Robins at a birdbath
Bobbing heads and drinking,
Saying: Arigato

Bashō no yōna, Wichita, January 2022
a row of oak trees along a path

Where the Buffalo Roamed

Oz, the author of this blog, is on I-35, driving north to Kansas City. Although it is December, there is a strong southerly wind. (Appropriately so, for Kansas is a Native American word meaning People of the South Wind.) Taking advantage of the wind, cars and trucks speed along on the turnpike like prairie schooners pushed west by the wind.

Strong winds are not unusual in Kansas. A south wind in December is.

the shaggy grass
like a buffalo herd
galloping along

Bashō no yōna, The Flint Hills, December 2021, the hills were once covered in buffalo

The Flint Hills cover north central Oklahoma and central Kansas. They are part of the prairie region of the United States that stretch from Texas to Canada. Because of the rocky soil and limited rainfall on the Flint Hills the prairie grass is shorter except along the rivers and creeks and the lowlands where the tall grass takes over. This area was once the favorite feeding grounds of the American Bison, which we call buffalo. From Spring to Winter, the buffalo roamed the plains, feeding on the massive herds which covered the hills for miles, and numbered in the tens of millions. The Native American Indians who survived on the buffalo, the Osage, the Kansas, the Sioux, the Cheyenne, the Kiowa and others, hunted the beast by horse back and on foot, and could not lessen the numbers of buffalo. Only the arrival of the White Man and the rifle and the railroad, and the farmer who claimed the grass destroyed the millions of buffalo that once roamed the Flint Hills.

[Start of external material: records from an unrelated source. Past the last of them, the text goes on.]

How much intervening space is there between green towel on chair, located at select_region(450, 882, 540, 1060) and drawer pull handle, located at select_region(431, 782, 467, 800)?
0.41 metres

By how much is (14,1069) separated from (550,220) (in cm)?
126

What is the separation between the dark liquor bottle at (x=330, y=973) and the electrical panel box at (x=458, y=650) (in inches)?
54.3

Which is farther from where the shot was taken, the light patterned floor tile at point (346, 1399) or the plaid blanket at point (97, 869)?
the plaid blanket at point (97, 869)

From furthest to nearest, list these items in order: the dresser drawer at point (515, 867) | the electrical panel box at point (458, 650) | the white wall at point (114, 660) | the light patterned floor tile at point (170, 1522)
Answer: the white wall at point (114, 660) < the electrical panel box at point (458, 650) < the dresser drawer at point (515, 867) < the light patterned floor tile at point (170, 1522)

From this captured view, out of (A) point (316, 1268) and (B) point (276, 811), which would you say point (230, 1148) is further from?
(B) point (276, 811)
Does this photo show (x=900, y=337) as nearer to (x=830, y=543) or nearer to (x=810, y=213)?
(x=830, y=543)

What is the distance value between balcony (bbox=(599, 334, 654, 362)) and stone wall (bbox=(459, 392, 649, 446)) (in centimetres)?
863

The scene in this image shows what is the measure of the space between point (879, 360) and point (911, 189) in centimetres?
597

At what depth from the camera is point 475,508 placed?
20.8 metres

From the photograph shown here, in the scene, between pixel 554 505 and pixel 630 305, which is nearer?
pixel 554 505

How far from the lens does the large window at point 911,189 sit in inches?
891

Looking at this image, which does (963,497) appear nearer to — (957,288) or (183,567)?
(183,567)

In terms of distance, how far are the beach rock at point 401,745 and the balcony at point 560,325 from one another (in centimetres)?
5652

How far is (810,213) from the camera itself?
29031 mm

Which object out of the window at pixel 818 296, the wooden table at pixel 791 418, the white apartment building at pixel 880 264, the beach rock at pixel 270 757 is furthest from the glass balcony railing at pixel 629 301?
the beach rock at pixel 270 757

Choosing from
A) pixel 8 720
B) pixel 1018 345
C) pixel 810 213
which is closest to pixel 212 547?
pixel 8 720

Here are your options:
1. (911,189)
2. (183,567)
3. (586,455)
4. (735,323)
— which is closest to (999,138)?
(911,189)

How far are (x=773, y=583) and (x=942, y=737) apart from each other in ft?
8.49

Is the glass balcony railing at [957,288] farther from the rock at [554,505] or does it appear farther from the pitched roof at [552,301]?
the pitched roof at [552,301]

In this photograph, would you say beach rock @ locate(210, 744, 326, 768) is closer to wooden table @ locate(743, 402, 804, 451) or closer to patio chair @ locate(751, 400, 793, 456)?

The turnpike heads northeast where the deer and the antelope once played. The wolves that fed on the buffalo are gone. The antelope too. The deer remain in the woodlands.

Following a grey car
on a gray windy day,
flying along like an antelope

Bashō no yōna, The Flint Hills, December 2021

It is difficult if not impossible to capture the image grass waving in the wind, of the different grasses — Big bluestem, Indiangrass, Little bluestem, and Switchgrass, all of which grow on the Flint Hills. In December, the green chlorophyll has all faded away. What remains are a golden yellow and red. The hills are mostly treeless except along the creek beds. There the dark brown trees now shorn of leaves seem naked against the steel gray sky.

Shiwasu, 師走 is the Japanese word for the 12th lunar month.

The waving Indiangrass
was golden red
— Shiwasu

Bashō no yōna,

Listen
to the wind
— Nature’s voice

Bashō no yōna, December 2021, remembering Rachel Carson

In the Cretaceous era (145 to 66 million years ago), the central part of the United States was an inland sea.

The vast Flint Hills
an inland sea
of waving grass

Bashō no yōna, December 2021

Willa Cather gave the best descriptions of the Flint Hills in My Antonia.

The red prairie grass
Like wine-stains
On a golden cloth

Willa Cather, My Antonia

Years pass on the Flint Hills and not much changes. This past autumn, I drove through Red Cloud, Nebraska where Willa Cather grew up. It is a farming community and not much has changed since Willa lived there.

“The windy springs
and the blazing summers,
one after another”

Willa Cather, My Antonia

Cather’s full text:

“The windy springs and the blazing summers, one after another, had enriched and mellowed that flat tableland; all the human effort that had gone into it was coming back in long, sweeping lines of fertility. The changes seemed beautiful and harmonious to me; it was like watching the growth of a great man or of a great idea. I recognized every tree and sandbank and rugged draw. I found that I remembered the conformation of the land as one remembers the modelling of human faces.”

But I am not sure that all the changes are in harmony with Nature.

In his famous travelogue, Oku no Hosomichi, Matsuo Basho spoke of the passing of time:

The months and days are the travelers of eternity. The years that come and go are also voyagers. Those who float away their lives on ships or who grow old leading horses are forever journeying, and their homes are wherever their travels take them. Many of the men of old died on the road, and I too for years past have been stirred by the sight of a solitary cloud drifting with the wind to ceaseless thoughts of roaming.